課題 1:
次の(a)〜(c)がSOAに関する抜粋の内容と合っているかを判断してください。それぞれ「はい」か「いいえ」で答え、根拠となる抜粋の語句をそのまま引用してください。
(a) 日本企業の大半は「結局SOAとは何かを理解する」というフェーズにある、と筆者は述べている。
(b) SOAは特定の技術を指すものだと説明されている。
(c) 象の比喩では、足を触った人がその動物を犀だと言う。
課題 2:
SOAに関する抜粋を、最後の文の後から書き継いでください。

抜粋:
「SOAの本質はWebサービスにある」。「ESB(エンタープライズ・サービス・バス)でサービス化したシステムを連携させる,それがSOAのポイントだ」。「SOAの成否はビジネス・プロセスの分析と整備にかかっている」。「いかにコンポーネントをサービス化するかがSOAの要だ」。「SOAはMDA(モデル駆動アーキテクチャ)に行き着く」---。
SOAについては,さまざまな立場の人やさまざまなベンダーが,それぞれの解釈や得意分野から「SOAとは何か」を語っている。
それらの論は,SOAをある側面からとらえた時には正しい。ただやっかいなのは,そうした「部分的には正しいメッセージ」ばかりがIT業界で語られていることだ。
全体像を理解した上で“部分の説明”を受けるのならともかく,いきなり最初に部分の説明を聞かされても,メッセージの受け手は混乱してしまう。ユーザー企業のCIO(情報統括役員)やシステム部長で,SOAという言葉に嫌悪感を持ったり嫌疑の目を向ける人が多いのは,IT業界でSOAについてそうした状況が続いているからである。
ITベンダーは,ソフトやソリューションをユーザー企業に購入してもらうことで糧を得ている。だからベンダーがSOAを各社の得意な切り口で語り,説明し,売り込みたくなるその気持ちはよくわかる。
しかし私はベンダーの方々に「ちょっと待ってほしい」と言いたい。IT提供側がひたすら“部分の説明”に終始してきたため,ユーザー企業の多くは,「結局SOAとは何かを理解する」というフェーズから抜け出せていないのだ。一部の先進企業は別として,日本企業の大半はこのフェーズにあると言って良いだろう。
友人を目隠ししたまま象の前に連れて行き,触ってもらったとしよう。鼻を触った人は「ざらざらしてやたら細い動物だ」としか言わないもしれない。一方,足を触った人は「この感触と太さからすると,きっとこの動物は犀(さい)だ」と言う。はたまた角を触った人は,そもそも動物であると認識しないかもしれない。
極端な比喩だが,とにもかくにも,目隠しを取り,一歩離れて全体を見なければ,象はどんなものかはわからない。仏典や童話に同種のエピソードがいくつかあるが,SOAというキーワードを取り巻く現状は,まさにこれだ。
SOAは考え方を示す,特定の技術を指すわけではない
企業はいま「俊敏さ」を追及している。SOAは「俊敏な企業を実現するうえで必要なシステム作りの考え方,システムの構造,それを支える技術群」,と理解してもらうのが良いだろう。
建築物を完成させるためには,意匠設計や構造設計,設備設計などさまざまな考え方や技術が必要だ。SOAの最後の「A」がアーキテクチャを示すことからわかるように,俊敏な企業のシステム作りに必要な要素が詰まっているのが,SOAである。

提供情報:
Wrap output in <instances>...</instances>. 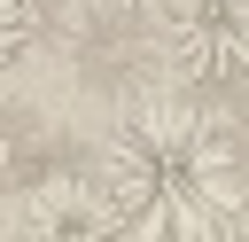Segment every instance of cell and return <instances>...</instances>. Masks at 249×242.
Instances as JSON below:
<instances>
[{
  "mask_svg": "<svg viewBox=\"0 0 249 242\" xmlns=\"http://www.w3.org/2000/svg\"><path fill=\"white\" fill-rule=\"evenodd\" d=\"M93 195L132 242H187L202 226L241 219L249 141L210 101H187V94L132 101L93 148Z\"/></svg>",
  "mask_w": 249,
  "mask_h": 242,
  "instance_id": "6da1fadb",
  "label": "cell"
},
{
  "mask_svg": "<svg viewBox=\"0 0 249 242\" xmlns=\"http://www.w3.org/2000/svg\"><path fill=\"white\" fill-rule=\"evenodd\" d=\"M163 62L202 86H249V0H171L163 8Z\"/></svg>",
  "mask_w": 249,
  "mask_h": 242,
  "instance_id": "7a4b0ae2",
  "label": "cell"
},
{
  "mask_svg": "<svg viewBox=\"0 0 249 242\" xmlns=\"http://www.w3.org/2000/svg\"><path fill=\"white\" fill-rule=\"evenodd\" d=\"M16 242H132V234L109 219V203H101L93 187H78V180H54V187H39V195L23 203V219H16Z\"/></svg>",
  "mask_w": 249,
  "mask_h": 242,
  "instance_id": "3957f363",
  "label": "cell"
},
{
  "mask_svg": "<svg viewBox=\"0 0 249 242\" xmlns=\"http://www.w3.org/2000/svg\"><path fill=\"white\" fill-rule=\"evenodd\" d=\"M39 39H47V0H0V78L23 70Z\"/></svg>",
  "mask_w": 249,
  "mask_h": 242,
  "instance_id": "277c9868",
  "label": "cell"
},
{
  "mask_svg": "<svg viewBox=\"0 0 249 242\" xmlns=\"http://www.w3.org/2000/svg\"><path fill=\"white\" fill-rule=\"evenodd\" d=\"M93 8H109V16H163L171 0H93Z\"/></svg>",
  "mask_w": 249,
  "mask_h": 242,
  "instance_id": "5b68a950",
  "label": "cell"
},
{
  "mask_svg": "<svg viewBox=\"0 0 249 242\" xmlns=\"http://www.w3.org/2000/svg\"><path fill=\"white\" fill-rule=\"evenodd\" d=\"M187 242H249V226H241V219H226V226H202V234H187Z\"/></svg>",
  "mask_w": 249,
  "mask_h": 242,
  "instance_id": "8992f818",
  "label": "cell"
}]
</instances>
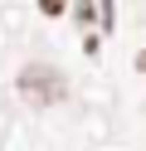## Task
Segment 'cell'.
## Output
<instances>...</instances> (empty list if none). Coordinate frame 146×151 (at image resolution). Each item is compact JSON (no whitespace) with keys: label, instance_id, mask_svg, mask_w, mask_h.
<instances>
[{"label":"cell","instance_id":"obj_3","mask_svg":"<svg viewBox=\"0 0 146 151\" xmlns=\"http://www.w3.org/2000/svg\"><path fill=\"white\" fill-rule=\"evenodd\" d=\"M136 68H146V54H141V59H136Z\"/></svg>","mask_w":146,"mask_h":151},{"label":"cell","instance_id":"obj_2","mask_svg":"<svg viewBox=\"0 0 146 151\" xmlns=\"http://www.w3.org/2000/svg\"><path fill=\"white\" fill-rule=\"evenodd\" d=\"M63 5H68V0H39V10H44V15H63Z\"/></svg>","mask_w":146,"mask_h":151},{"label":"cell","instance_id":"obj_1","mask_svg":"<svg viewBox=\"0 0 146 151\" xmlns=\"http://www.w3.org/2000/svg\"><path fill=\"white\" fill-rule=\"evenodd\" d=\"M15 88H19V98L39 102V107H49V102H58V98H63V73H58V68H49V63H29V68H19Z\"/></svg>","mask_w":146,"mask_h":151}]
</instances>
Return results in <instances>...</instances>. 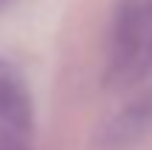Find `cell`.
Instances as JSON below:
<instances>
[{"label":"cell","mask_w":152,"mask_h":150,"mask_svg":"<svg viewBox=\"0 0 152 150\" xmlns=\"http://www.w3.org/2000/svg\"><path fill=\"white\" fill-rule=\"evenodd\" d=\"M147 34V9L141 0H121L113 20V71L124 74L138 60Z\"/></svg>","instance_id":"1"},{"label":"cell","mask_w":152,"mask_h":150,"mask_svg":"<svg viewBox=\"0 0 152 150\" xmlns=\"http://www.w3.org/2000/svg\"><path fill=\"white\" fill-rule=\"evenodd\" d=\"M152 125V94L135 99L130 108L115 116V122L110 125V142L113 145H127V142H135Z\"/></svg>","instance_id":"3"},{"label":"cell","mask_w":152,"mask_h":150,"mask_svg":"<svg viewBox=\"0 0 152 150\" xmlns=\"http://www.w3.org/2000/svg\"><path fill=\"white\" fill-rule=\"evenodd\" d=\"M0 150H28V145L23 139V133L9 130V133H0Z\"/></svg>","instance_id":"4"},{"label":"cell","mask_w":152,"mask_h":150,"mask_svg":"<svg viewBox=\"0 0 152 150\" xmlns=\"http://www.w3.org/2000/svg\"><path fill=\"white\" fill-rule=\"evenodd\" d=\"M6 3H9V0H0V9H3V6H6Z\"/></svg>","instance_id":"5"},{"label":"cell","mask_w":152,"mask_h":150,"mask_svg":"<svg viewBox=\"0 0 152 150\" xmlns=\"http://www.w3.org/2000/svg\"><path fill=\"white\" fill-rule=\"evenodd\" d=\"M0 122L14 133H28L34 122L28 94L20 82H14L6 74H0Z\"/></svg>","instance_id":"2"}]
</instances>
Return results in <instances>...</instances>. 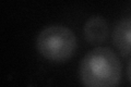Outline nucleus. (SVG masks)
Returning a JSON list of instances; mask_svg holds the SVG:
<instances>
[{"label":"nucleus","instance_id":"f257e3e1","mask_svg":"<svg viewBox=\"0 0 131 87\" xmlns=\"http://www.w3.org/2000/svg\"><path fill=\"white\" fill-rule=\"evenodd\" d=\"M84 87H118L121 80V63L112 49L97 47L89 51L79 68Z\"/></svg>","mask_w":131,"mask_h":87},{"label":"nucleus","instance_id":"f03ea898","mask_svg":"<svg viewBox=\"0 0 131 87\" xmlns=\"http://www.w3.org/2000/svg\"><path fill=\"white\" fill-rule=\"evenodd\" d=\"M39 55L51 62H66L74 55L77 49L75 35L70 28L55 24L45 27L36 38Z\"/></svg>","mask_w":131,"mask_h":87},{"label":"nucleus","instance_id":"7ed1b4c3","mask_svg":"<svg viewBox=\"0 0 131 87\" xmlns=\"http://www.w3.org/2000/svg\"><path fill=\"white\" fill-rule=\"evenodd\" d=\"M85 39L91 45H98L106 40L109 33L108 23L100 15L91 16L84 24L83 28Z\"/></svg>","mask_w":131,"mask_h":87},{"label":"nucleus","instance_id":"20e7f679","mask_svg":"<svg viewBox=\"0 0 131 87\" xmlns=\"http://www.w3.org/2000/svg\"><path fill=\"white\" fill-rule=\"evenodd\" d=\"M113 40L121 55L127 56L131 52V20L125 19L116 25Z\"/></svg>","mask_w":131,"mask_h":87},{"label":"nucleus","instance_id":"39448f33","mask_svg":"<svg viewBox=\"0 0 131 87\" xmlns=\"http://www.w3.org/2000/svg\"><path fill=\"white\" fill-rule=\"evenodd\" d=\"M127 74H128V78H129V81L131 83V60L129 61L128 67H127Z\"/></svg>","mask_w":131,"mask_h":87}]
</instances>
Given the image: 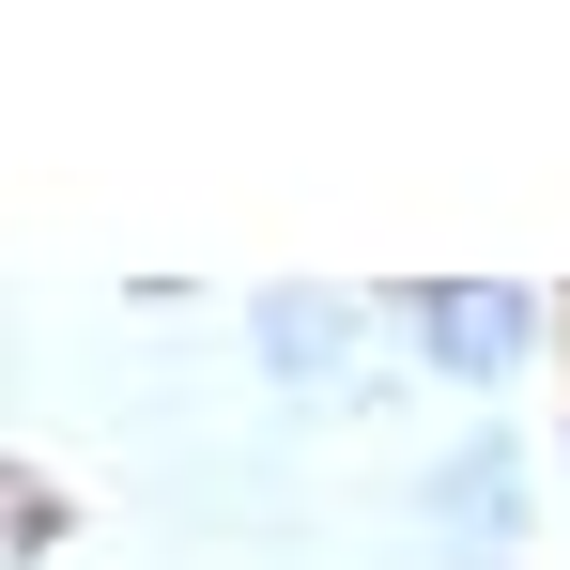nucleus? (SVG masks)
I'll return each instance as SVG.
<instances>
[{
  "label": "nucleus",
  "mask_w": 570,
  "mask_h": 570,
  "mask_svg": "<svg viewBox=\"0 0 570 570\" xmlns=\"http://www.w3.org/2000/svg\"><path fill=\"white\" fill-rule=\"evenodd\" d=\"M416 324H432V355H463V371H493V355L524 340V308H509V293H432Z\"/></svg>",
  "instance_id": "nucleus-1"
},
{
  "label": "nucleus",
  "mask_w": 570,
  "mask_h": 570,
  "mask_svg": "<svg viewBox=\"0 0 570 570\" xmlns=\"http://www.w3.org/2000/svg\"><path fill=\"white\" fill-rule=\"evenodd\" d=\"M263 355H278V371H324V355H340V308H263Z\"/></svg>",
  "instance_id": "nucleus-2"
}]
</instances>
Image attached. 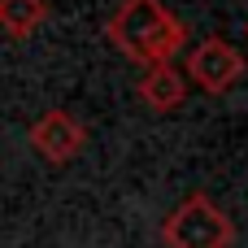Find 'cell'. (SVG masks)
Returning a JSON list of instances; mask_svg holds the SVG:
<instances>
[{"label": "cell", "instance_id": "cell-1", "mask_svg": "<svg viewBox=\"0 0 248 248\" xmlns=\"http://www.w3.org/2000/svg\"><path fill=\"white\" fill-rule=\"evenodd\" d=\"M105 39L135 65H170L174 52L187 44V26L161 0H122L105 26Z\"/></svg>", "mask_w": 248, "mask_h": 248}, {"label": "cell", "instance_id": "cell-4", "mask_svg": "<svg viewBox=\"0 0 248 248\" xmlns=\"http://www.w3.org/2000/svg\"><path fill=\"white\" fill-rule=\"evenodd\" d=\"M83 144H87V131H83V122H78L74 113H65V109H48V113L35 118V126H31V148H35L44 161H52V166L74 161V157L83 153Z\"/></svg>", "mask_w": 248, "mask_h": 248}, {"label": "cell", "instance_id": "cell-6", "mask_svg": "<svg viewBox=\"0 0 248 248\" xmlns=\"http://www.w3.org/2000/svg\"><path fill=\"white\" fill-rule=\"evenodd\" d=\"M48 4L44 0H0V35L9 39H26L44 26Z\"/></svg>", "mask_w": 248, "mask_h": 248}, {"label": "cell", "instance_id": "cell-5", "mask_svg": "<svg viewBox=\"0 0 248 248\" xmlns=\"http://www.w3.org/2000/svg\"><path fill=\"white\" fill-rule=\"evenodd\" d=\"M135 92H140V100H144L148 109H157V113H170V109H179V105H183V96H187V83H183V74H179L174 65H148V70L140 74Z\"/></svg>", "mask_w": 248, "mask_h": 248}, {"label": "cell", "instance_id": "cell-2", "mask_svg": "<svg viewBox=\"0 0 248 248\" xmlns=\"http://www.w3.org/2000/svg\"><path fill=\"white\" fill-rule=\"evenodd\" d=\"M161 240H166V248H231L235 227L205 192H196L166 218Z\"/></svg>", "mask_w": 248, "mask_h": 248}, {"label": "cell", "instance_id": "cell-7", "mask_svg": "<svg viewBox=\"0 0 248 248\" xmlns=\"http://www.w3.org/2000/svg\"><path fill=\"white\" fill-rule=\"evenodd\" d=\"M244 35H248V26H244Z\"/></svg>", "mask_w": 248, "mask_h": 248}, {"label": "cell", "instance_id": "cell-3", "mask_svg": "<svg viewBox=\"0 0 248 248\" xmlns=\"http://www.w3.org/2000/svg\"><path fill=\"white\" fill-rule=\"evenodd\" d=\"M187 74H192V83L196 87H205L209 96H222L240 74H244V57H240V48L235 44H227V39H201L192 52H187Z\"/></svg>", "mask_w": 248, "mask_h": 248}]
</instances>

解答例 1:
(a) はい。「日本企業の大半はこのフェーズにあると言って良いだろう」
(b) いいえ。「SOAは考え方を示す,特定の技術を指すわけではない」
(c) はい。「この感触と太さからすると,きっとこの動物は犀(さい)だ」

解答例 2:
SOAはこれまでIT分野に登場してきたERPなどの「3文字用語」とは意味の“次元”が異なる。ERPは企業リソースの一元管理だが,的確ではあるものの限定的な業務領域を指すものでしかない。一方,SOAはシステム構築の考え方全体を指すので,それらよりずっと領域が広い。これを留意してもらえると,SOAを理解しやすくなるはずだ。
誤解を解きほぐし,SOAのメリットと気付かぬポイントに触れる
本連載ではSOAのメリットや本質に触れながら,企業がSOAに取り組む必然性について,俯瞰的な立場から解説していく。SOAで誰もが見落としているポイントや,SOAで企業変革に取り組むユーザー企業の動向も紹介する予定なので,ぜひご期待いただきたい。
Webの双方向性も活かしたい。読者の方から「こんな点について知りたい」というご意見も聞き,随時解説内容に盛り込んでいく予定だ。
次回以降は数回にわけて,SOAが登場した背景やSOAのメリットについて解説する。
(次回に続く)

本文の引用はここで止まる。